Julia: 1984 Receives a Feminist Makeover

George Orwell’s Nineteen Eighty Four is receiving a feminist retelling. The reimagining sees the story from Julia’s perspective, Winston’s lover.

Credit: The Guardian

Julia, a novel by Sandra Newman is reframing Nineteen Eighty-Four from a feminist perspective. The tale tells the story of a horrifying, fascist regime, from the perspective of the original protagonist’s romantic interest.

Winston discovers a free spirit in Julia, someone who has sex for pleasure (a criminal act) and mocks Big Brother. They are aware that their romance cannot continue, but they continue on in defiance. She claims to have slept with other Party members, a claim supported by the fact that she has obtained items that appear to be out of Winston’s reach, such as chocolate and tea.

Big Brother’s Narrative

Credit: Daily Mail

“It was a bright cold day in April, and the clocks were striking thirteen” is the famous literary line which opens the dystopian classic. In a futuristic world under the control of an omniscient leader, free thought has become a sin. Winston Smith falls in love with Julia and in this closely monitored society, there is no escape from Big Brother.

Big Brother is in charge, and the Thought Police are on the lookout for any individual thoughts. Winston Smith works for The Ministry of Truth, rewriting history to fit Big Brother’s narrative. He begins an illicit relationship with Julia. The works on the novel-writing machines in the Fiction Department. Eventually, both go to Room 101 for re-education.

Winston Smith is the novel’s protagonist. He lives in a dystopian Great Britain, known as Airstrip One. The country, and the world as a whole, is stuck in a never-ending cycle of war and alliances. The sole political party in Airstrip One, INGSOC, rules with an iron fist, by a personality cult centring around its leader, Big Brother.

The Eyes of a Woman

Credit: CharacTour

Nineteen Eighty-Four occurs through the eyes of a woman in Sandra Newman’s Julia. “It was the man from Records who began it, him all unknowing in his prim, grim way, his above-it-all oldthink way. He was the one Syme called ‘Old Misery’,” writes Newman. 

“Comrade Smith was his right name, though ‘Comrade’ never suited him somehow.

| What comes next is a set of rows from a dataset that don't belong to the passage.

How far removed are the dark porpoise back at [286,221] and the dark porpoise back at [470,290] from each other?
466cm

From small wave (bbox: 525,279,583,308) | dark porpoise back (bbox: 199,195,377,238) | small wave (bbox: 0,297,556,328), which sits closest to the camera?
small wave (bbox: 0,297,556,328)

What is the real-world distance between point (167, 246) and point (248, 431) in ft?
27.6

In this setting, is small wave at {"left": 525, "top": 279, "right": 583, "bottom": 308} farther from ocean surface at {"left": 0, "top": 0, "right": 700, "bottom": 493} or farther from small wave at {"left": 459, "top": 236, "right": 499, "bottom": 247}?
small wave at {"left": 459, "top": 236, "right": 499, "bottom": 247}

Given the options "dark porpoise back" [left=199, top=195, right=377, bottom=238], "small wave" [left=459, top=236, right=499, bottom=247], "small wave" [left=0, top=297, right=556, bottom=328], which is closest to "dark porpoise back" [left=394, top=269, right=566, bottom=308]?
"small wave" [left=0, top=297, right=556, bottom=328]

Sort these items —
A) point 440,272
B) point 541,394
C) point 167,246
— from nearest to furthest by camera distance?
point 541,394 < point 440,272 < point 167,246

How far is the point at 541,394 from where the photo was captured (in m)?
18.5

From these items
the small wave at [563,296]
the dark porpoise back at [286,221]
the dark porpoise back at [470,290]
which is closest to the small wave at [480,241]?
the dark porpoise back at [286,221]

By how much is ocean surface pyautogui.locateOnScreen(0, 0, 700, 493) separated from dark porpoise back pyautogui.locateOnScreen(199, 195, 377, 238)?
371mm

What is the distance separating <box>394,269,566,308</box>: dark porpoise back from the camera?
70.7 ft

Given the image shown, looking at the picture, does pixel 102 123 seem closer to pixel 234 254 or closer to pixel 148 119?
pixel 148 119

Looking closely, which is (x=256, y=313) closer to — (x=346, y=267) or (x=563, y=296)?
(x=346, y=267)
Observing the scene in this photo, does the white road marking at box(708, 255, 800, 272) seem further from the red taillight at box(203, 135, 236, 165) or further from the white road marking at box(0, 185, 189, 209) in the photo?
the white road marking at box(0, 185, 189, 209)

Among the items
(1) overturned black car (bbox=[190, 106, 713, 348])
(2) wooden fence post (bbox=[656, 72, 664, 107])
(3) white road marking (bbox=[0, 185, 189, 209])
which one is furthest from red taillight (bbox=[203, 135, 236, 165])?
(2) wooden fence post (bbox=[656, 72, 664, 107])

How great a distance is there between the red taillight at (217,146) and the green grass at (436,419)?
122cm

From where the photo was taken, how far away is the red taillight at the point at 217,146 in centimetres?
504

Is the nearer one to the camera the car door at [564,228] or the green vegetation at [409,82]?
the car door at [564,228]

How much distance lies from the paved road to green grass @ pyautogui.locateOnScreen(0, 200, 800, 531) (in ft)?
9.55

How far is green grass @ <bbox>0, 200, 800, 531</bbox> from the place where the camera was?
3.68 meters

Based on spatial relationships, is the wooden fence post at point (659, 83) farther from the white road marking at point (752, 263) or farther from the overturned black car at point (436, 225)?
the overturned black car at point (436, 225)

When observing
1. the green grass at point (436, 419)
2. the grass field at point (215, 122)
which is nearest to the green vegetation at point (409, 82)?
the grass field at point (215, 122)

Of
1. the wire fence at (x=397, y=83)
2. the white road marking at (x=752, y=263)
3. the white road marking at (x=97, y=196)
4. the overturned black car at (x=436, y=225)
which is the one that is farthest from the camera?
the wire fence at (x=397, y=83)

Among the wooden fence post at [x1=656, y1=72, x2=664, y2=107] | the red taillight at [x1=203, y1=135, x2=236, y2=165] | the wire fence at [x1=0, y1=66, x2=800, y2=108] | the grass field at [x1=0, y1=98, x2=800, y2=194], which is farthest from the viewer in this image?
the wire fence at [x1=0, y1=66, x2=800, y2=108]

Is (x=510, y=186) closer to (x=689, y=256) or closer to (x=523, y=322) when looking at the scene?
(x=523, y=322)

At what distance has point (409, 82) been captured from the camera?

Of course, if you felt foolish calling someone ‘Comrade’, far better not to speak to them at all.”

Per The Guardian, publisher Granta says that Julia understands the world of Oceania “far better than Winston and is essentially happy with her life”. 

The estate’s literary executor Bill Hamilton confirms that the novel explores the relationship of Julia and Winston. He describes it to The Guardian as, “both true to the original but also gives a dramatically different narrative to stand alongside the original,”

He adds that,

“The millions of readers who have been brought up with Orwell’s Nineteen Eighty-Four will find this a provocative and satisfying companion.”

Hamilton explains that, “Two of the unanswered questions in Orwell’s novel are what Julia sees in Winston, and how she has navigated her way through the party hierarchy.”

Per Polygon, its news release states that Julia will showcase a character who “understands the world of Oceania far better than Winston and is essentially happy with her life — Julia has known no other world and never imagined one.”

As yet, no official release date for Julia is set. Mariner Books hope to publish the novel in time for the original novel’s 75th anniversary; approximately 2024.